## Serie di esercizi
1 – Rispondi alle seguenti domande sul brano estratto.
(a) Quale associazione figura come capolista tra i firmatari della petizione?
(b) Che cosa chiede in sostanza la petizione?
(c) A che cosa è proporzionale l'incentivo?
2 – Riassumi il brano estratto in due frasi.

## Brano estratto
━━━━

Ho letto la bozza di petizione sottoscritta da una lunga lista di associazioni: capolista Coordinamento Nazionale Tutela Fiumi, vari Bacini di pesca, vari comitati di tutela dei fiumi, varie sezioni di Italia Nostra e Legambiente.
Lo scopo è noto e commendevole: evitare la proliferazione di impianti idroelettrici che cementifichino e privino i corsi d’acqua della portata naturale, con gli impatti negativi che conosciamo.
Alcuni numeri citati non mi convincono, ma non è questo il punto: in sostanza si chiede di abrogare ogni forma di incentivo al piccolo idroelettrico. A parte il fatto che i comitati che osteggiano l’eolico e il fotovoltaico a terra chiedono esattamente lo stesso; a questo punto potremmo eliminare del tutto ogni forma di incentivo alle energie rinnovabili e continuare con le fonti fossili, finché dura.
E poi no agli incentivi per il mini idro perché l’energia prodotta è poca (ci sono degli errori nei dati citati, ma non importa). E allora? L’incentivo è proporzionale ai kWh prodotti: tanti kWh=> tanti € e viceversa. Incentivare solo impianti che producono molto avrebbe effetti negativi: i proponenti, pur di accedere alla soglia minima per godere dell’incentivo, potrebbero spingere per progetti più impattanti.

━━━━

## Voci presentate
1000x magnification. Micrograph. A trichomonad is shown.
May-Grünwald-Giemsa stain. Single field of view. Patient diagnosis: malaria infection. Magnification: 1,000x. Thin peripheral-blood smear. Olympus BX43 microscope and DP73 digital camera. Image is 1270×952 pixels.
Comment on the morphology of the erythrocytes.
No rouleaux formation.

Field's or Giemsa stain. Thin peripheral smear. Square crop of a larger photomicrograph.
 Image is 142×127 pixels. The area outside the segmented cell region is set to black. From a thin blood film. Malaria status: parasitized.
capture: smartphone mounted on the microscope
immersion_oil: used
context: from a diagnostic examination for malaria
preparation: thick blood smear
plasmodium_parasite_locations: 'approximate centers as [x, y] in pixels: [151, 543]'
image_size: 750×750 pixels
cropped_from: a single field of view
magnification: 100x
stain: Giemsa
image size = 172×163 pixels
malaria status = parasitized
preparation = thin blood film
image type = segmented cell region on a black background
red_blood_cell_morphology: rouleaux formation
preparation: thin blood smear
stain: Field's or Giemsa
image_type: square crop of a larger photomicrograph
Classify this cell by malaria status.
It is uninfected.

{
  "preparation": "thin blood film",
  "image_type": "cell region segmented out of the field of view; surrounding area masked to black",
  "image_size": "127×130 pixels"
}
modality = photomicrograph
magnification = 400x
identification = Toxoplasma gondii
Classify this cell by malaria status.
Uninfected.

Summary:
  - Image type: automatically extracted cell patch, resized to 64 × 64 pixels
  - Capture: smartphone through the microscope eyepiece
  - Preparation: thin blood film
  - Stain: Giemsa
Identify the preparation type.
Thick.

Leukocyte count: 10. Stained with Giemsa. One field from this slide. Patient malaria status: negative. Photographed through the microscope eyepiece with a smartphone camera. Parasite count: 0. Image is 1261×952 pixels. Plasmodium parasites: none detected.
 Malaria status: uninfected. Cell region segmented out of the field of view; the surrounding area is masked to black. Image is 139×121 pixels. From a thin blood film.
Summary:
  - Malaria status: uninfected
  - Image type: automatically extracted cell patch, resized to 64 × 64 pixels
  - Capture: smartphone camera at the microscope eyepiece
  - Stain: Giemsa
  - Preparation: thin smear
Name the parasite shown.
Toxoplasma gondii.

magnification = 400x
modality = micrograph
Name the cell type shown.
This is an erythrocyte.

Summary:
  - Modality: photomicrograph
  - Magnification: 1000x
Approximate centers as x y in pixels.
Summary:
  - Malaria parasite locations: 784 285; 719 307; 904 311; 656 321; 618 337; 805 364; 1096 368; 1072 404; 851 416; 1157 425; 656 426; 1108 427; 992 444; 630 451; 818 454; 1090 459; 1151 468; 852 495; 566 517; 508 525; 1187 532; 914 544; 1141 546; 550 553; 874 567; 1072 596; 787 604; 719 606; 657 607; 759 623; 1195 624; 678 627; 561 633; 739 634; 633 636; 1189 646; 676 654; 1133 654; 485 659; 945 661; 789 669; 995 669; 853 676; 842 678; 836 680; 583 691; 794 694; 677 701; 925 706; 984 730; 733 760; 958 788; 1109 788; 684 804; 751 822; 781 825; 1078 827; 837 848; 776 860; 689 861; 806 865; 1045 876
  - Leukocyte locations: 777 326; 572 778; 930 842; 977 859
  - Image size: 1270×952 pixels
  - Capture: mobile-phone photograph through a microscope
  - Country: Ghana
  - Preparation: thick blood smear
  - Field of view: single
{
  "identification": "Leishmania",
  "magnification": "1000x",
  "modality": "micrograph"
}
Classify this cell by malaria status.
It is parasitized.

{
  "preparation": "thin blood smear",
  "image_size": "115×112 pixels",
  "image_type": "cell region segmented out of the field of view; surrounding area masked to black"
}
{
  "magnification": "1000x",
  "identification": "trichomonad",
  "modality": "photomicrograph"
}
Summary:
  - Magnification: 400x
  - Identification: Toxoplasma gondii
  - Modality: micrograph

━━━━

## Risposte attese
1 –
(a) Il Coordinamento Nazionale Tutela Fiumi.
(b) Di abrogare ogni forma di incentivo al piccolo idroelettrico.
(c) Ai kWh prodotti.

2 – Una petizione firmata da molte associazioni, con lo scopo di evitare la proliferazione di impianti idroelettrici dannosi per i corsi d'acqua, chiede di abrogare ogni incentivo al piccolo idroelettrico perché l'energia prodotta è poca. L'autore obietta che l'incentivo è già proporzionale ai kWh prodotti e che incentivare solo gli impianti più produttivi potrebbe spingere i proponenti verso progetti più impattanti.